TASK OBJECTIVE.
Your answer must be the records below repeated word for word, with no pictures in it.

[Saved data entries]
····················

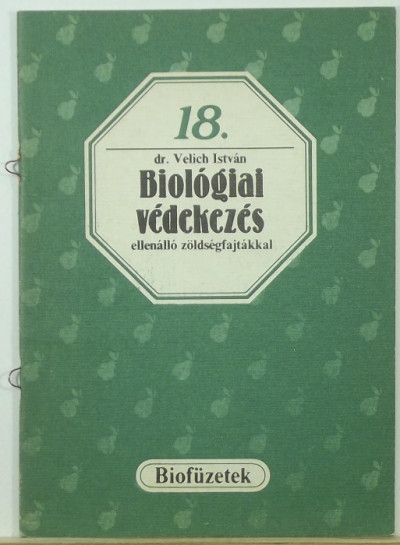 Velich István - Biológiai védekezés ellenálló zöldségfajtákkal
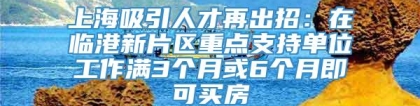 上海吸引人才再出招：在临港新片区重点支持单位工作满3个月或6个月即可买房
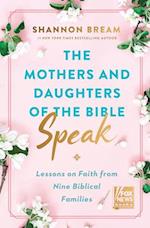 Mothers and Daughters of the Bible Speak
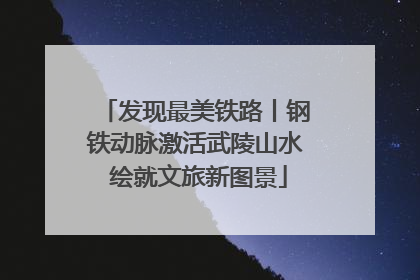 发现最美铁路丨钢铁动脉激活武陵山水 绘就文旅新图景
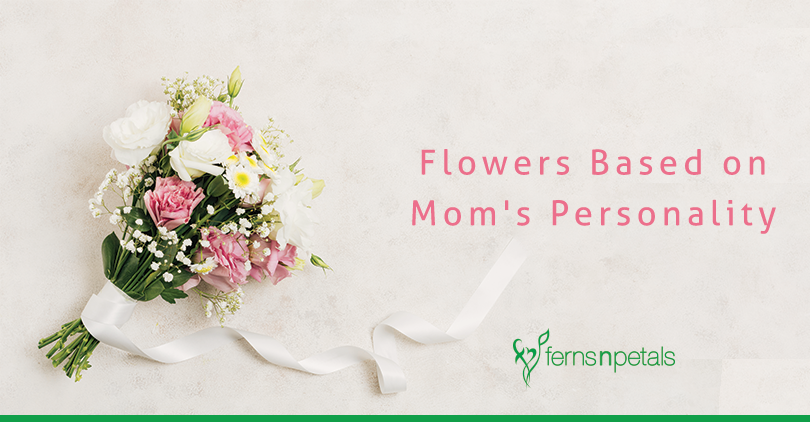 Perfect flowers depending on your Mom's Personality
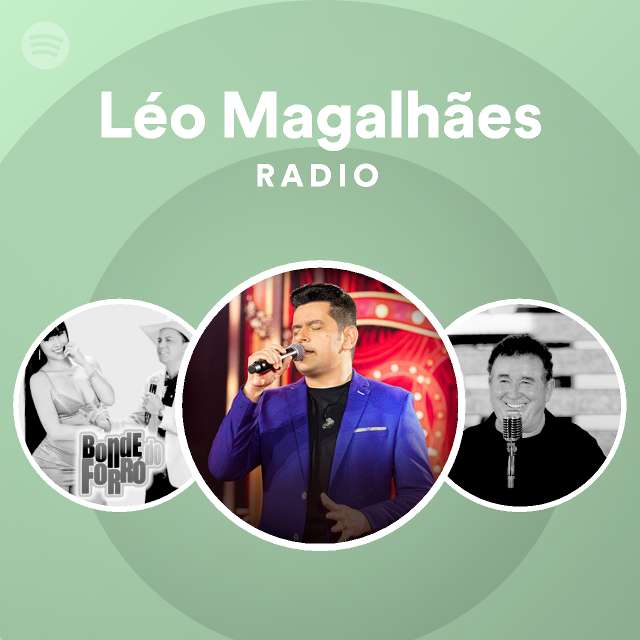 Léo Magalhães Radio - playlist by Spotify | Spotify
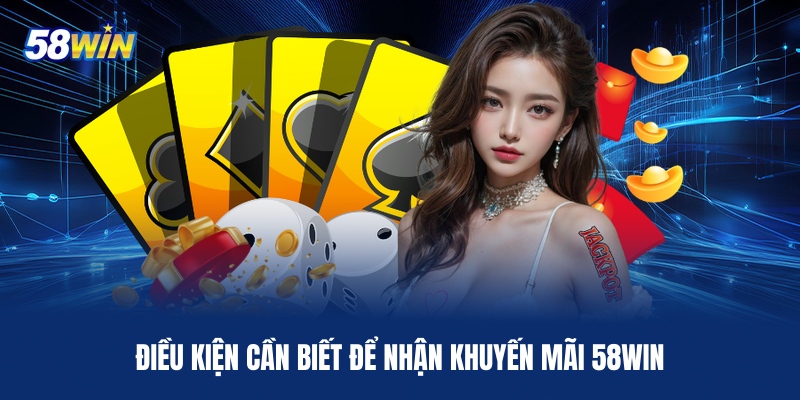 dieu-kien-can-biet-de-nhan-khuyen-mai-58win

····················

OUTPUT BELOW.
 Velich István - Biológiai védekezés ellenálló zöldségfajtákkal
 上海吸引人才再出招：在临港新片区重点支持单位工作满3个月或6个月即可买房
 Mothers and Daughters of the Bible Speak
 发现最美铁路丨钢铁动脉激活武陵山水 绘就文旅新图景
 Perfect flowers depending on your Mom's Personality
 Léo Magalhães Radio - playlist by Spotify | Spotify
 dieu-kien-can-biet-de-nhan-khuyen-mai-58win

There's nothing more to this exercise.